Please continue the discussion of the Ceph read patch from its final line.

▸ PASSAGE SHOWN:
Segment Open
Yes, 100% reproducible :-)

See https://tracker.ceph.com/issues/67524

Cheers,
Luis Henriques Aug. 23, 2024, 10:33 a.m. UTC | #3
On Fri, Aug 23 2024, Xiubo Li wrote:

> On 8/22/24 23:01, Luis Henriques (SUSE) wrote:
>> If, while doing a read, the inode is updated and the size is set to zero,
>> __ceph_sync_read() may not be able to handle it.  It is thus easy to hit a
>> NULL pointer dereferrence by continuously reading a file while, on another
>> client, we keep truncating and writing new data into it.
>>
>> This patch fixes the issue by adding extra checks to avoid integer overflows
>> for the case of a zero size inode.  This will prevent the loop doing page
>> copies from running and thus accessing the pages[] array beyond num_pages.
>>
>> Link: https://tracker.ceph.com/issues/67524
>> Signed-off-by: Luis Henriques (SUSE) <luis.henriques@linux.dev>
>> ---
>> Hi!
>>
>> Please note that this patch is only lightly tested and, to be honest, I'm
>> not sure if this is the correct way to fix this bug.  For example, if the
>> inode size is 0, then maybe ceph_osdc_wait_request() should have returned
>> 0 and the problem would be solved.  However, it seems to be returning the
>> size of the reply message and that's not something easy to change.  Or maybe
>> I'm just reading it wrong.  Anyway, this is just an RFC to see if there's
>> other ideas.
>>
>> Also, the tracker contains a simple testcase for crashing the client.
>>
>>   fs/ceph/file.c | 7 ++++---
>>   1 file changed, 4 insertions(+), 3 deletions(-)
>>
>> diff --git a/fs/ceph/file.c b/fs/ceph/file.c
>> index 4b8d59ebda00..dc23d5e5b11e 100644
>> --- a/fs/ceph/file.c
>> +++ b/fs/ceph/file.c
>> @@ -1200,9 +1200,9 @@ ssize_t __ceph_sync_read(struct inode *inode, loff_t *ki_pos,
>>   		}
>>     		idx = 0;
>> -		if (ret <= 0)
>> +		if ((ret <= 0) || (i_size == 0))
>
> Hi Luis,
>
> This change looks incorrect to me.
Segment Closed
▸ EXERCISE DATA:
Segment Open
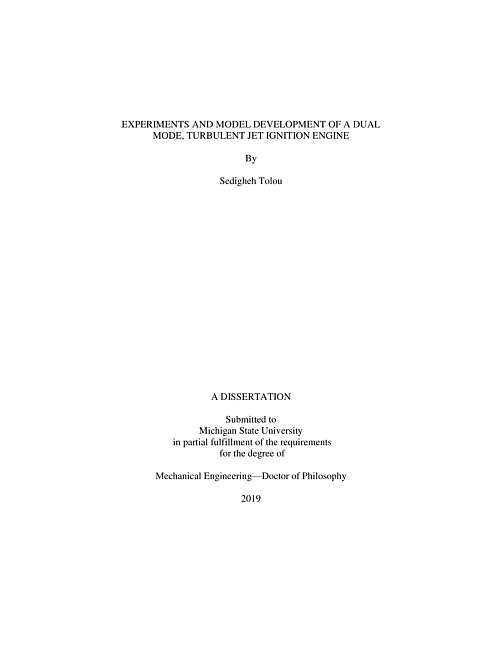 EXPERIMENTS AND MODEL DEVELOPMENT OF A DUAL MODE, TURBULENT JET IGNITION ENGINE

By

Sedigheh Tolou

A DISSERTATION

Submitted to
Michigan State University
in partial fulfillment of the requirements
for the degree of

Mechanical Engineering—Doctor of Philosophy

2019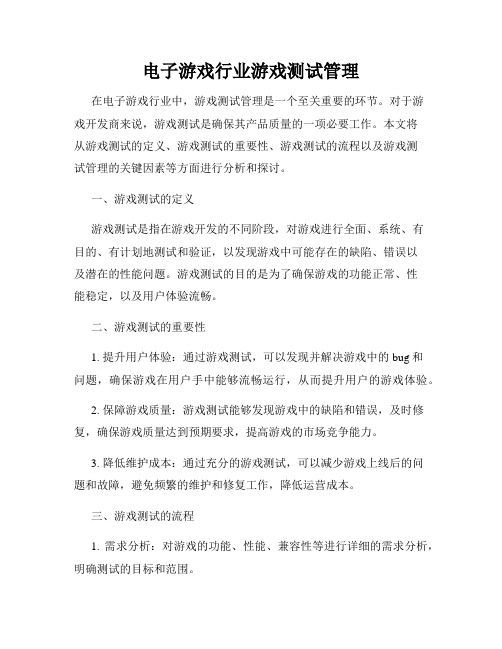 电子游戏行业游戏测试管理

在电子游戏行业中，游戏测试管理是一个至关重要的环节。对于游戏开发商来说，游戏测试是确保其产品质量的一项必要工作。本文将从游戏测试的定义、游戏测试的重要性、游戏测试的流程以及游戏测试管理的关键因素等方面进行分析和探讨。

一、游戏测试的定义

游戏测试是指在游戏开发的不同阶段，对游戏进行全面、系统、有目的、有计划地测试和验证，以发现游戏中可能存在的缺陷、错误以及潜在的性能问题。游戏测试的目的是为了确保游戏的功能正常、性能稳定，以及用户体验流畅。

二、游戏测试的重要性

1. 提升用户体验：通过游戏测试，可以发现并解决游戏中的 bug 和问题，确保游戏在用户手中能够流畅运行，从而提升用户的游戏体验。

2. 保障游戏质量：游戏测试能够发现游戏中的缺陷和错误，及时修复，确保游戏质量达到预期要求，提高游戏的市场竞争能力。

3. 降低维护成本：通过充分的游戏测试，可以减少游戏上线后的问题和故障，避免频繁的维护和修复工作，降低运营成本。

三、游戏测试的流程

1. 需求分析：对游戏的功能、性能、兼容性等进行详细的需求分析，明确测试的目标和范围。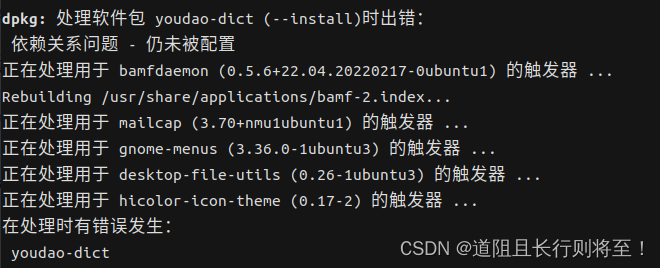 dpkg: 处理软件包 youdao-dict (--install)时出错：
 依赖关系问题 - 仍未被配置
正在处理用于 bamfdaemon (0.5.6+22.04.20220217-0ubuntu1) 的触发器 ...
Rebuilding /usr/share/applications/bamf-2.index...
正在处理用于 mailcap (3.70+nmu1ubuntu1) 的触发器 ...
正在处理用于 gnome-menus (3.36.0-1ubuntu3) 的触发器 ...
正在处理用于 desktop-file-utils (0.26-1ubuntu3) 的触发器 ...
正在处理用于 hicolor-icon-theme (0.17-2) 的触发器 ...
在处理时有错误发生：
 youdao-dict
CSDN @道阻且长行则将至！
Segment Closed
▸ OUTPUT FOR THIS TASK:
>
> As I mentioned before when the 'IFILE' lock is in MIX state the 'Frw' caps could
> be issued to multiple clients at the same time. Which means the file could be
> updated by another client and the local 'i_size' may haven't been changed in
> time. So in this case the 'ret' will be larger than '0' and the 'i_size' could
> be '0'.
>
>
>>   			left = 0;
>> -		else if (off + ret > i_size)
>> +		else if ((i_size >= off) && (off + ret > i_size))
>
> And the 'off' also could equal to little than the 'i_size'.

(I forgot to comment here.)

This change is _exactly_ what will prevent the NULL pointer from
occurring, because if 'i_size' is 0, then:

		left = i_size - off;

will leave 'left' with a huge value.  And the loop 'while (left > 0) {}'
will execute until the access to 'pages[idx]' crashes.

Cheers,
Xiubo Li Aug. 25, 2024, 11:53 p.m. UTC | #4
On 8/23/24 15:25, Luis Henriques wrote:
> On Fri, Aug 23 2024, Xiubo Li wrote:
>
>> On 8/22/24 23:01, Luis Henriques (SUSE) wrote:
>>> If, while doing a read, the inode is updated and the size is set to zero,
>>> __ceph_sync_read() may not be able to handle it.  It is thus easy to hit a
>>> NULL pointer dereferrence by continuously reading a file while, on another
>>> client, we keep truncating and writing new data into it.
>>>
>>> This patch fixes the issue by adding extra checks to avoid integer overflows
>>> for the case of a zero size inode.  This will prevent the loop doing page
>>> copies from running and thus accessing the pages[] array beyond num_pages.
>>>
>>> Link: https://tracker.ceph.com/issues/67524
>>> Signed-off-by: Luis Henriques (SUSE) <luis.henriques@linux.dev>
>>> ---
>>> Hi!
>>>
>>> Please note that this patch is only lightly tested and, to be honest, I'm
>>> not sure if this is the correct way to fix this bug.  For example, if the
>>> inode size is 0, then maybe ceph_osdc_wait_request() should have returned
>>> 0 and the problem would be solved.  However, it seems to be returning the
>>> size of the reply message and that's not something easy to change.  Or maybe
>>> I'm just reading it wrong.  Anyway, this is just an RFC to see if there's
>>> other ideas.
>>>
>>> Also, the tracker contains a simple testcase for crashing the client.
>>>
>>>    fs/ceph/file.c | 7 ++++---
>>>    1 file changed, 4 insertions(+), 3 deletions(-)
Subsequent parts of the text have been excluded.